SHORT EXERCISE >>
Transcribe the passage of the vacation tips text below from "I have traveled" up to and including "glad it was.".

PAGE TEXT >>
I have traveled many times throughout my life. I have flown on planes since I was a baby. So I know a lot about what works on vacations and what doesn’t.

Here are some tips for making sure you enjoy your trip.

1: Don’t plan too little or too much–just right in the middle.

Many of my family trips have consisted of a ton of touring, especially when we went to Europe and very little down time. Because of that, my mom planned less for one trip to the Catskills a couple years ago. However, we sat in the room bored all the time, especially because the cell phone signal and Internet was very spotty and weak. So you want to tour enough and hang out enough. Balancing it is the best idea. That was how my family’s Bermuda trip, a few months before the Catskills trip, was done. And I am glad it was.

2: Know your family.

Whether your kids are little, older, or are adults, you should know what activities and places would work for them. Obviously, you wouldn’t send your young adult children to a play place for small children, but it might not be such a good idea to take toddlers to certain historical tour places as they may get cranky and hyper. Aside from the kids’ ages, their personalities and regular habits play a role in this too. I wouldn’t recommend a trip where you have to wake up for an activity before 6 A.M. if your child likes to sleep until noon. Your spouse or other peer should also be taken into consideration.

3: Make a budget and do your research.

You hear this so many times. But unless you’re super-wealthy, it’s important to watch how much you spend and read reviews before committing with your money. Some things may sound cool, but if a lot of the reviews online say that their experiences were painful, then you should steer clear of those activities.

Following these tips will make your next overnight trips more enjoyable and everybody will thank you.

Spatial reasoning dataset excerpts

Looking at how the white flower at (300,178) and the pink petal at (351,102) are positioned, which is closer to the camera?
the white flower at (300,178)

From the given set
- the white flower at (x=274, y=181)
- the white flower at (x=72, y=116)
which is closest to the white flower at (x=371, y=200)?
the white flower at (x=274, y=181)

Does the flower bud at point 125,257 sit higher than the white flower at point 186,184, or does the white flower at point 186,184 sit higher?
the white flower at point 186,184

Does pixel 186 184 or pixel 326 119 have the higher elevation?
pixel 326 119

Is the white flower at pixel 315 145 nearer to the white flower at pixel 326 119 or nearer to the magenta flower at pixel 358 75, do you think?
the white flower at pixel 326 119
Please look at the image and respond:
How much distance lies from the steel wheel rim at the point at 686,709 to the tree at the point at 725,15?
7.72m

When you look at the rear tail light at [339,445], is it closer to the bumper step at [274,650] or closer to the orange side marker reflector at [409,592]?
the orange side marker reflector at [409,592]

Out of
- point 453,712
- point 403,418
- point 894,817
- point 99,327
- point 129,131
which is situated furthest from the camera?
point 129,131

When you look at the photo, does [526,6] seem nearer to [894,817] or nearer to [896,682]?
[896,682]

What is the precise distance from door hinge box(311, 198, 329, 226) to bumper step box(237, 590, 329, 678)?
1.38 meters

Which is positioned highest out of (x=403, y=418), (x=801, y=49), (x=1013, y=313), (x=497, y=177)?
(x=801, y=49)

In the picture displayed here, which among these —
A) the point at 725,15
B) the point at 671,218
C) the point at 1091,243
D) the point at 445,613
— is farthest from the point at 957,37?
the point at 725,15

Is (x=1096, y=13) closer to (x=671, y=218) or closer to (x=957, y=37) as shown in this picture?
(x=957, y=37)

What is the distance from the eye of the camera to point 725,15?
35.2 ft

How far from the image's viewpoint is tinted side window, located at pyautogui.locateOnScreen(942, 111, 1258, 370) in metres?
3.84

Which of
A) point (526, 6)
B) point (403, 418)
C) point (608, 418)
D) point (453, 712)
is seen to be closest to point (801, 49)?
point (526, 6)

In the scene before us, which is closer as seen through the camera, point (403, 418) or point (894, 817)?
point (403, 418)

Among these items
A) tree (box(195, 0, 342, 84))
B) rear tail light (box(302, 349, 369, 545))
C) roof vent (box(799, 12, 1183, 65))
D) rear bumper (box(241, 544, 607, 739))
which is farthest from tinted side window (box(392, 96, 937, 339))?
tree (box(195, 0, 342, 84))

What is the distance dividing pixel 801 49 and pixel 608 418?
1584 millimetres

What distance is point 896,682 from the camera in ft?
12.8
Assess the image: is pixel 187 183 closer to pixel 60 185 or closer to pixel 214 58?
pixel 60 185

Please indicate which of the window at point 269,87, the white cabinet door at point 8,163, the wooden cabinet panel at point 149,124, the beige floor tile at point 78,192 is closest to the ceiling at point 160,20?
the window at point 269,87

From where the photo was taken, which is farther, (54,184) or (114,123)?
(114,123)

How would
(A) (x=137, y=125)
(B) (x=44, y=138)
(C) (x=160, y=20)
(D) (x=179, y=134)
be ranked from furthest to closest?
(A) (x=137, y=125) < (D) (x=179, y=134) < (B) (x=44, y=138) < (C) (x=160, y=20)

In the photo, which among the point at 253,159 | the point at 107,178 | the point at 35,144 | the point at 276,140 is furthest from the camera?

SOLVED PROBLEM >>
I have traveled many times throughout my life. I have flown on planes since I was a baby. So I know a lot about what works on vacations and what doesn’t.

Here are some tips for making sure you enjoy your trip.

1: Don’t plan too little or too much–just right in the middle.

Many of my family trips have consisted of a ton of touring, especially when we went to Europe and very little down time. Because of that, my mom planned less for one trip to the Catskills a couple years ago. However, we sat in the room bored all the time, especially because the cell phone signal and Internet was very spotty and weak. So you want to tour enough and hang out enough. Balancing it is the best idea. That was how my family’s Bermuda trip, a few months before the Catskills trip, was done. And I am glad it was.